Above: U.S. Dollar Index at weekly intervals alongside USD/GBP, USD/CNH and USD/EUR. Click image for closer inspection. 




"As the Golden Week holiday looms and the onshore market is scheduled to close for next week, we expect USDCNH to follow the dollar moves without the daily CNY fix as an anchor," Robson and colleagues said on Friday. 

Last week's reported intervention preparation is one candidate explanation for why the Dollar Index fell on Friday and many U.S. exchange rates also softened despite the August edition of the Core PCE Price Index having surprised on the upside of consensus expectations in both monthly as well as annualised terms.

That is the Federal Reserve's (Fed) preferred measure of U.S. inflation and its release came against a backdrop of yet more hawkish monetary policy commentary from members of the Federal Open Market Committee (FOMC) or interest rate setters.

None of that bodes well for the U.S. Dollar during the week ahead when economists will be looking to the September editions of the Institute for Supply Management (ISM) surveys of the manufacturing and services sectors as well as last month's non-farm payrolls report for clues about the economic outlook. 

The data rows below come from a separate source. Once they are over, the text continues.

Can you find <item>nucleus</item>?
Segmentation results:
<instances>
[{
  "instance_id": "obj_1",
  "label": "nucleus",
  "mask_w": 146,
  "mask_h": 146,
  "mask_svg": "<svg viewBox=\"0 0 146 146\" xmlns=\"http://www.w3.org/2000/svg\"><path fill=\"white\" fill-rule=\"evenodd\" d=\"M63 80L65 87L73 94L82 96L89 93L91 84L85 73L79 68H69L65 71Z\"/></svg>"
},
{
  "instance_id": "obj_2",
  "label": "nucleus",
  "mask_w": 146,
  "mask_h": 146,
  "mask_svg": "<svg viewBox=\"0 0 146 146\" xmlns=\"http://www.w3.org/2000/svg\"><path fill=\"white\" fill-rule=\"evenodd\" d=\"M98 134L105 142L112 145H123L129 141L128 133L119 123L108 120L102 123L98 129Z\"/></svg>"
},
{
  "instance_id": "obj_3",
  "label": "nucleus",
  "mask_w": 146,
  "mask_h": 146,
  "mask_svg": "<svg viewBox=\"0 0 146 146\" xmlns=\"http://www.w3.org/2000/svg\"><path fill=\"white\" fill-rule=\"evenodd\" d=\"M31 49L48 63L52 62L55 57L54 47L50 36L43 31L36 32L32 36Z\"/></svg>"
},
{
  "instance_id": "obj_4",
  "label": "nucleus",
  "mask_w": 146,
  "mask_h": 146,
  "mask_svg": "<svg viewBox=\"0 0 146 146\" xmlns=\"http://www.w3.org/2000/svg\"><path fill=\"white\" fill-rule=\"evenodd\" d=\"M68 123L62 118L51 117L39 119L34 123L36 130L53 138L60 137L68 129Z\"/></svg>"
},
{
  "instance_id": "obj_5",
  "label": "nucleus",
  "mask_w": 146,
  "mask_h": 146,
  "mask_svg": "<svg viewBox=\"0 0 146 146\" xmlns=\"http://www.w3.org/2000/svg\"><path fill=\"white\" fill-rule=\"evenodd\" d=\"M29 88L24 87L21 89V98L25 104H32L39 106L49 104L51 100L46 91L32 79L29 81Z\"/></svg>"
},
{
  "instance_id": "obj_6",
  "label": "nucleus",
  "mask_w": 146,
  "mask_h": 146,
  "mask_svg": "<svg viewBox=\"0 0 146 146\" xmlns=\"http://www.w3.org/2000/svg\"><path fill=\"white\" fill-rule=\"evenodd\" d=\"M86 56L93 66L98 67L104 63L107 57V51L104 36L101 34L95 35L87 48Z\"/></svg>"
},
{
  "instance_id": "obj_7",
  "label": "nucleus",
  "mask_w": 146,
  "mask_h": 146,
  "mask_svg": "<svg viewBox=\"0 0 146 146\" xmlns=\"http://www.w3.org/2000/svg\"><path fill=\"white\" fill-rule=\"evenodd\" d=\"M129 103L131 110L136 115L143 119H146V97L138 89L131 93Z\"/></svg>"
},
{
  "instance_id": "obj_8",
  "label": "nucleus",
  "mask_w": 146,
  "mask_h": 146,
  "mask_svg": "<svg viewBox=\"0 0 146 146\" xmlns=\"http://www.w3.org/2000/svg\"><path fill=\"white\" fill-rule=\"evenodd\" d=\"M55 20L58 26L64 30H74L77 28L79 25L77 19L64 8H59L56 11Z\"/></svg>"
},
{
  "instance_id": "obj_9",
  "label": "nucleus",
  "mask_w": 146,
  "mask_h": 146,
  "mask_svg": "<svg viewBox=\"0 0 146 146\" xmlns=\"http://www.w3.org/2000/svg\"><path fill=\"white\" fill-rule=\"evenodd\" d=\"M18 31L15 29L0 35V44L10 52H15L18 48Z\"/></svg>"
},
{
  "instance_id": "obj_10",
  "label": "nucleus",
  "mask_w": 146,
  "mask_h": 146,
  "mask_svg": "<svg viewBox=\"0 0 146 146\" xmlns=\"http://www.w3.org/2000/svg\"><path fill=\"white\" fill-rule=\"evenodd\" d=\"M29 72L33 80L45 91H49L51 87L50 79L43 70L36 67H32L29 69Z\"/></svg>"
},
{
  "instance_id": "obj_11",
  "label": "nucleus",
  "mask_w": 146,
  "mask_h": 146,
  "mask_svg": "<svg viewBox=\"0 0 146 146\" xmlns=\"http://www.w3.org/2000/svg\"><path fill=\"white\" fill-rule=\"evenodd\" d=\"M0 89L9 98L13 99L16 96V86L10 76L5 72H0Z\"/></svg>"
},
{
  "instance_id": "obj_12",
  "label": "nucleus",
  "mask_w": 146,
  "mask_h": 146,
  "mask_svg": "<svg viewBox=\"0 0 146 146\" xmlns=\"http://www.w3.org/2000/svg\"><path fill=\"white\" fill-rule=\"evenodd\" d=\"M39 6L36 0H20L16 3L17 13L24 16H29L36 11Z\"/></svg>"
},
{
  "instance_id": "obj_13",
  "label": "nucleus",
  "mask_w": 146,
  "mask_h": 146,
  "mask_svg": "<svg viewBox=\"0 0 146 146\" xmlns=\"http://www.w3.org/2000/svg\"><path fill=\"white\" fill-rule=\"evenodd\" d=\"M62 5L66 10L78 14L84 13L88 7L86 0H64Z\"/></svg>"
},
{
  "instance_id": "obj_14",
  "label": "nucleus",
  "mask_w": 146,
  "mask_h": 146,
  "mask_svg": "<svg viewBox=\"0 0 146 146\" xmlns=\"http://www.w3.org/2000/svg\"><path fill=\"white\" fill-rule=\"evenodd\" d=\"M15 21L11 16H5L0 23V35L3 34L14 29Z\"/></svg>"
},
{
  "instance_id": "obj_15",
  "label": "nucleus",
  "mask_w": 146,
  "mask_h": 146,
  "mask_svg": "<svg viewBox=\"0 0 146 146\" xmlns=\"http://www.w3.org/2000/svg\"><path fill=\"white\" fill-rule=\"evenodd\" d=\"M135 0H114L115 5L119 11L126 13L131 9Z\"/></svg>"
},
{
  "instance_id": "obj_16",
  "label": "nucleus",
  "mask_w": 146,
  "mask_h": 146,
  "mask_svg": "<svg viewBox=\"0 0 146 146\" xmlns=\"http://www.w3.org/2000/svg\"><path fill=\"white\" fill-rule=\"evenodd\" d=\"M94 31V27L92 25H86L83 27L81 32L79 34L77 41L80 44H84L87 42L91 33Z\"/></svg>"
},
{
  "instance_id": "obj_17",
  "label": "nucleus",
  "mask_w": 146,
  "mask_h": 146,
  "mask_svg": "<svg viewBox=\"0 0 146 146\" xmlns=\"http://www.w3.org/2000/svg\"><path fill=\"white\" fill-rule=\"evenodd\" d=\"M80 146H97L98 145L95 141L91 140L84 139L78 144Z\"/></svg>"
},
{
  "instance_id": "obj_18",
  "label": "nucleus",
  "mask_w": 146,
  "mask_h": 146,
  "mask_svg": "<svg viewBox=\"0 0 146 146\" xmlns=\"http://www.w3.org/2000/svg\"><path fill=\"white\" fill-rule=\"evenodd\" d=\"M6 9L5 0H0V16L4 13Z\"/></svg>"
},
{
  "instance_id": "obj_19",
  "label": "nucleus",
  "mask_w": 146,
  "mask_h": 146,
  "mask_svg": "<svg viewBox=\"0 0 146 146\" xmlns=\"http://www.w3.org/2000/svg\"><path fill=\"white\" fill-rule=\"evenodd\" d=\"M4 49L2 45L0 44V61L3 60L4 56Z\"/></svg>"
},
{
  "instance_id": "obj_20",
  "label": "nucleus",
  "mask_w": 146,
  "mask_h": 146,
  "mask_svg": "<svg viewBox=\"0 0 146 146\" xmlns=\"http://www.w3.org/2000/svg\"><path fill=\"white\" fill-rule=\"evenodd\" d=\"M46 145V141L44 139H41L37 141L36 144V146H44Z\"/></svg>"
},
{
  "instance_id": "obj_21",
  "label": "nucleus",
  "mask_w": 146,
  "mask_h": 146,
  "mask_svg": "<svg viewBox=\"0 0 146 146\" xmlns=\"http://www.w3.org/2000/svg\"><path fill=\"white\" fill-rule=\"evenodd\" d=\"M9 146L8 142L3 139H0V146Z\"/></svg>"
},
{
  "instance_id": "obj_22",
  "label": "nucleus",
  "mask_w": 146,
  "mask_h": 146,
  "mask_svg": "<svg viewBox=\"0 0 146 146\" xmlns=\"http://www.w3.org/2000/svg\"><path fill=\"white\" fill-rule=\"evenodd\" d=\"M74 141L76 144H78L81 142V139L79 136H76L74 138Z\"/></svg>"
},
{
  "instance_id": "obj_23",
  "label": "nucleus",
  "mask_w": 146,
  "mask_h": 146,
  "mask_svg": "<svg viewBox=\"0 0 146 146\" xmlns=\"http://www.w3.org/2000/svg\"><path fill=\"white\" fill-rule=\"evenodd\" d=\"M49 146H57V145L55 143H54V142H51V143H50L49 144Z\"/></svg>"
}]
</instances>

These are interspersed with a large number of FOMC members who're also scheduled to speak publicly about various topics over the coming days.

The author's bet is that all of this means the Pound to Dollar exchange rate is likely to find itself well supported above roughly the 1.09 level and that it could well have scope to edge back above 1.12 at times in the days ahead, although it remains to be seen just how far above that level Sterling would be able to climb. 


Above: Pound to Dollar rate at daily intervals with Fibonacci retracements of last week's fall and 2022 fall indicating prospective areas of technical resistance for Sterling. Click image for closer inspection.